-- start of GIVEN PASSAGE --
Anyway, it's nice to be around someone of such intelligence, who is humble about it, and who respects me and my brain. It's nice to be around someone who can use logic and have discussions during disagreements, rather than arguing or shouting. It's nice to be around someone I respect. I honestly think there have been many men I've dated that I haven't exactly respected like I do an INTJ. But an INTJ _can see me._ They can see all of me. Not just my body. Most men won't even tap into my brain. But an INTJ man will. I feel esteemed around them. And we can hang out a lot. My INTJ ex wanted to hang out with me all the time. We went on a trip together. The drive was 8 hours each way. I think I got the INTJ seal of approval when he told me after "You travel well." Lol.

EDIT: I also notice I make my brother's wife laugh A LOT. It's like non stop. I'll go up to her and say one thing and she busts up. It's nice. She likes my humor and I like an audience. :wink:


----------



## Curiously

@pinkrasputin, thank you for your post. I'm happy you and I have had good experiences with INTJs, male and female alike. I'm biased in that my sister and good gal pal are both stellar INTJs. My first boyfriend was an INTJ, and he never made me feel less-than even though he had superior brain power than I; he and I were equals and he treated me as such. He treated me with respect and lots of love and the sex was great. He loved my kookyness, and it was lovely to find out he felt very free around me. My sister and my good gal pal possess intelligence, grace, tolerance, sharp-ass wit like no other, and are also easy on the eyes. A good package all around if I do say so myself. Again, I love you INTJs. I am but one person, but I do appreciate you, or at least the ones I am blessed to know.


----------



## pinkrasputin

SillaSY said:


> I'm happy you and I have had good experiences with INTJs, male and female alike. I'm biased in that my sister and good gal pal are both stellar INTJs.


Wow. You're lucky. :sad:


----------



## Prion Indigo

pinkrasputin said:


> Stop it! I just found out my brother's wife is an INTJ and we hung out yesterday. She is in no way a "cat lady". She is WAY cool. And she is beautiful. She's smart too. It takes a lot to put up with my family. Seriously. But at least she has perspective.
> 
> And haha. I just asked my ENTP daughter if she saw a connection between my brother's INTJ wife and my ex INTJ boyfriend. She says, "Yeah. They are both put off by everything." See. I don't see that. Or I respect them for it, rather. I just take it that they have standards. And they will voice them. Their outsides are very much like my insides. So it's actually refreshing to have an INTJ around. They see things similar to me.
> 
> In the case of my brother's wife, I really don't know her to be "awkward" at all.
> 
> Well see above. But I'll add what I tend to like about INTJ males. They give me the words for my thoughts. We are both outsiders. Don't let the extroversion fool you, I've felt like an outsider all my life. We can both sit back and observe the world together and discover our findings.
-- end of GIVEN PASSAGE --
-- start of LISTED ENTRIES --
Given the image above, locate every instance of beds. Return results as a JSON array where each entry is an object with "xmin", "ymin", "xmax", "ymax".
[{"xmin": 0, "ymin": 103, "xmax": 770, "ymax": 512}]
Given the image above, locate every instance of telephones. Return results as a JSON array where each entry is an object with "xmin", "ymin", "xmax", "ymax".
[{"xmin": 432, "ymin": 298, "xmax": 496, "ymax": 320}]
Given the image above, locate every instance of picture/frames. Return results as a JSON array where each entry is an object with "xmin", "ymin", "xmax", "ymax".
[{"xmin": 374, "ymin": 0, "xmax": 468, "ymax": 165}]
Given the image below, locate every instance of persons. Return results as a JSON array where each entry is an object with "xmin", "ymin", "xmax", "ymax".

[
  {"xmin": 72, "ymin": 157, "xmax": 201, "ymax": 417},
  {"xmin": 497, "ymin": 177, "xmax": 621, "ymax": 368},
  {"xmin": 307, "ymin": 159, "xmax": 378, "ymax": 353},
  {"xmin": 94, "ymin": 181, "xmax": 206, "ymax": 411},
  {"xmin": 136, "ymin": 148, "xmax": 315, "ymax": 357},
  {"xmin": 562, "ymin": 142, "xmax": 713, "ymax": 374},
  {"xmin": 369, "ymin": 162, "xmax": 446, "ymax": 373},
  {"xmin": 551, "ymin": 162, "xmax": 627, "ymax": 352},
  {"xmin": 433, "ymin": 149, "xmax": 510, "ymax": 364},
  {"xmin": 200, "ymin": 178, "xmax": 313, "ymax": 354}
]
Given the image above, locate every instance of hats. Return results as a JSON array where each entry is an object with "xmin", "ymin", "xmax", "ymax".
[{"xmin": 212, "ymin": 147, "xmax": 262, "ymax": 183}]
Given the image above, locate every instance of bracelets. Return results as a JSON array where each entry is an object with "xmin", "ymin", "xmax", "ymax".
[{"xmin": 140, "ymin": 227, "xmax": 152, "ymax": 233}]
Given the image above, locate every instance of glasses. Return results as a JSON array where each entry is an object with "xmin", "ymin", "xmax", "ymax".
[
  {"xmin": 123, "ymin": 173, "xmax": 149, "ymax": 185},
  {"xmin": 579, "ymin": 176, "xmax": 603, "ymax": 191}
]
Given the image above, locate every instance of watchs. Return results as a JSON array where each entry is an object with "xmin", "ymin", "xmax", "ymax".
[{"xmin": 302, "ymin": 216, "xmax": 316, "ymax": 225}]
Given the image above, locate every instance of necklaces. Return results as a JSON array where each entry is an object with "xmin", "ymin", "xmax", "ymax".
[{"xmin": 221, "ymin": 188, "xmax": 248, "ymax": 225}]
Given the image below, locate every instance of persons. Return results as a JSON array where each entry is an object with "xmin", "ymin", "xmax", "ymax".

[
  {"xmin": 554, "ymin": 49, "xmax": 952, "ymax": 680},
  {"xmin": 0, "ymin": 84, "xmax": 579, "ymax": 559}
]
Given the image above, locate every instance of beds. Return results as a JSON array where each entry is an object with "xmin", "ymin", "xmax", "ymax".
-- end of LISTED ENTRIES --
WHAT YOU HAVE TO DO: From the forum thread about INTJs above, extract the words starting with "Wow. You're lucky." and ending after "she has perspective.".

TASK OUTPUT:
Wow. You're lucky. :sad:


----------



## Prion Indigo

pinkrasputin said:


> Stop it! I just found out my brother's wife is an INTJ and we hung out yesterday. She is in no way a "cat lady". She is WAY cool. And she is beautiful. She's smart too. It takes a lot to put up with my family. Seriously. But at least she has perspective.